2018-03-13 Thread Matt Benjamin
On Tue, Mar 13, 2018 at 2:38 AM, William Allen Simpson
 wrote:
> On 3/12/18 6:25 PM, Matt Benjamin wrote:
>>
>> If I understand correctly, we always insert records in xid order, and
>> xid is monotonically increasing by 1.  I guess pings might come back
>> in any order,
>
>
> No, they always come back in order.  This is TCP.  I've gone to some
> lengths to fix the problem that operations were being executed in
> arbitrary order.  (As was reported in the past.)

We're aware of the issues with former req queuing.  It was one of my
top priorities to fix in napalm, and we did it.

>
> For UDP, there is always the possibility of loss or re-ordering of
> datagrams, one of the reasons for switching to TCP in NFSv3 (and
> eliminating UDP in NFSv4).
>
> Threads can still block in apparently random order, because of
> timing variances inside FSAL calls.  Should not be an issue here.
>
>
>> but if we assume xids retire in xid order also,
>
>
> They do.  Should be no variance.  Eliminating the dupreq caching --
> also using the rbtree -- significantly improved the timing.

It's certainly correct not to cache, but it's also a special case that
arises from...benchmarking with rpcping, not NFS.

— DATA EXCERPT —
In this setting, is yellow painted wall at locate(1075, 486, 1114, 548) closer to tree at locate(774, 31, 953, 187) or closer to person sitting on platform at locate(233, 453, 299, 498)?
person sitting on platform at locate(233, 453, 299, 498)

— EXERCISES —
(1) Answer these from the mailing-list thread:
(a) Which protocol is given as the reason the replies always come back in order?
(b) What can make threads block in apparently random order?
(c) Benchmarking with which tool gave rise to the special case mentioned at the end?
(2) Retype the part of the mailing-list thread starting with "We're aware of" and going on through "UDP in NFSv4).".

— RESPONSES —
(1)
(a) TCP
(b) Timing variances inside FSAL calls
(c) rpcping

(2)
We're aware of the issues with former req queuing.  It was one of my
top priorities to fix in napalm, and we did it.

>
> For UDP, there is always the possibility of loss or re-ordering of
> datagrams, one of the reasons for switching to TCP in NFSv3 (and
> eliminating UDP in NFSv4).